Prairies set to lead medical isotope research

University of Saskatchewan, University of Winnipeg projects hoping to produce medical isotopes receive combined $14 million from feds

Two prairie universities are set to lead the way in developing new ways to create medical isotopes that are less wasteful and friendlier to the environment. Projects at the University of Saskatchewan and the University of Winnipeg that aim to create medical isotopes without producing radioactive waste that a traditional nuclear reactor usually yields received a combined $14 million from Natural Resources Canada, with $4 million going to the U of W project and $10 million to the U of S, according to the Canadian University Press. The funding was announced Jan. 24.

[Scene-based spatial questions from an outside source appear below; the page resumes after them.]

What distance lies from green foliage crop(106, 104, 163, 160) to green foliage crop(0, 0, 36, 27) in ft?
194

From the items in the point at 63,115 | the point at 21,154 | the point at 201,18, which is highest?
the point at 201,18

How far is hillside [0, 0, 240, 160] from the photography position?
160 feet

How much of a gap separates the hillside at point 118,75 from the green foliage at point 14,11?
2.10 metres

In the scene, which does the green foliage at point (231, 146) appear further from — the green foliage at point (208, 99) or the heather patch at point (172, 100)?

Medical isotopes are microscopic particles that can be injected into the body to diagnose heart diseases and treat certain types of cancer, and are also used for detailed medical imaging. A large portion of the world’s supply is produced in Canada by the National Research Universal (NRU) reactor in Chalk River, Ont., which is currently the country’s only facility that produces medical isotopes. When the reactor was closed in 2007 for maintenance, it resulted in an international shortage.

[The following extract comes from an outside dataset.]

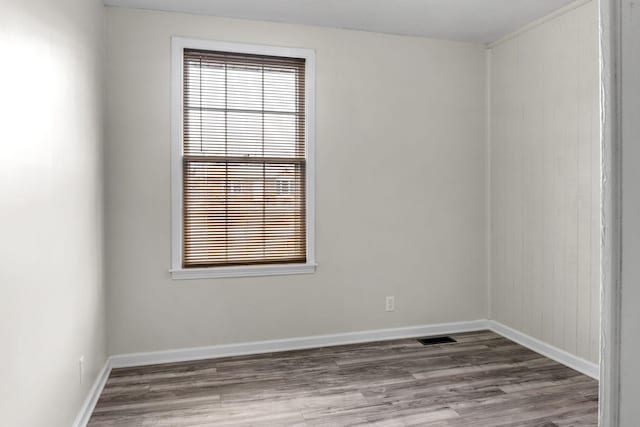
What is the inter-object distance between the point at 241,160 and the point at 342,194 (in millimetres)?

The reactor was again shutdown in 2009 and not able to start up again until 2010. Since these problems occurred, the National Research Council has been searching for alternative ways for medical isotopes to be produced.

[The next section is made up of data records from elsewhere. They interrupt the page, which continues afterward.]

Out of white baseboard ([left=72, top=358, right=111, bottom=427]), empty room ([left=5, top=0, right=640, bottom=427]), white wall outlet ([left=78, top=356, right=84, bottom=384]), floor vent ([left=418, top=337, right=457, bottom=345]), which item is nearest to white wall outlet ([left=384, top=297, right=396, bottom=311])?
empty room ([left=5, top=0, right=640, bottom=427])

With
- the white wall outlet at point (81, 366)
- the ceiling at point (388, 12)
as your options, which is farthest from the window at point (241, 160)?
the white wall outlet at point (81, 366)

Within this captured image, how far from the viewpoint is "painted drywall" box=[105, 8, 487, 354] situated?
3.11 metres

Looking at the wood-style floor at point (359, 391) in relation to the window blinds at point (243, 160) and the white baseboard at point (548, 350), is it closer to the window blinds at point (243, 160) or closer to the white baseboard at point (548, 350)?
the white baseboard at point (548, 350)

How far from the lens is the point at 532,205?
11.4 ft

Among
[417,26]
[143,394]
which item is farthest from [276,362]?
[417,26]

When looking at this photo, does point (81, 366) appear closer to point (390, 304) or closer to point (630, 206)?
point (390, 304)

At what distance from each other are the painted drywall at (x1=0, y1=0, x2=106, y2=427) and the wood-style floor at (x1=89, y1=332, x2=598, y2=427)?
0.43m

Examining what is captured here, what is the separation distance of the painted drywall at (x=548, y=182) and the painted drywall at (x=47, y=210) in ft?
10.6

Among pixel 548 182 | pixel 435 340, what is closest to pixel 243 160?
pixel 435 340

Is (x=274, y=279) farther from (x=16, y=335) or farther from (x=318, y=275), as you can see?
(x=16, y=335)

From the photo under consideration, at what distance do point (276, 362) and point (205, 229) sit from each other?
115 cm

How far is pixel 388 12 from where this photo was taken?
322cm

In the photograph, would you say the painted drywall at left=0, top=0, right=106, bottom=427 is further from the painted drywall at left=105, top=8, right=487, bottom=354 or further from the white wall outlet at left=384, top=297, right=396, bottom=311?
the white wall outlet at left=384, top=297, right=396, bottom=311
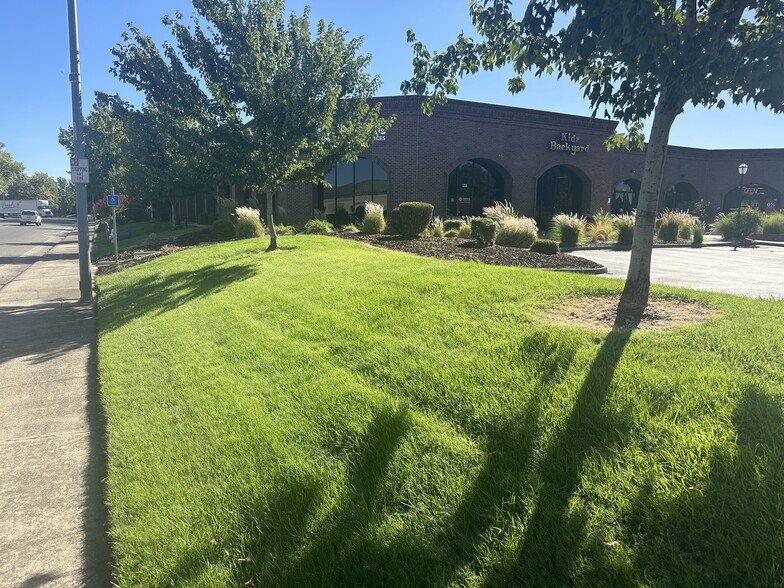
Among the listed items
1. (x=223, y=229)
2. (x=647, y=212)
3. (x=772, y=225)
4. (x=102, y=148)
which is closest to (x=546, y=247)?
(x=647, y=212)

David Walker, leader of the U of W project Prairie Isotope Production Enterprises (PIPE), explained that the project already has a “ready-made facility”, as it will be using a former Atomic Energy of Canada Limited (AECL) facility outside of Pinawa, Man. Walker said the team hopes to be ready to produce the medical isotopes using their method by 2012.

The U of S Canadian Light Source (CLS) Medical Isotope Project may take more time than its Manitoba counterpart to get its research off the ground, as it requires a linear accelerator to be installed, and the space set to be used for the project to be made more accessible to the research team, said the project’s lead investigator Mark de Jong.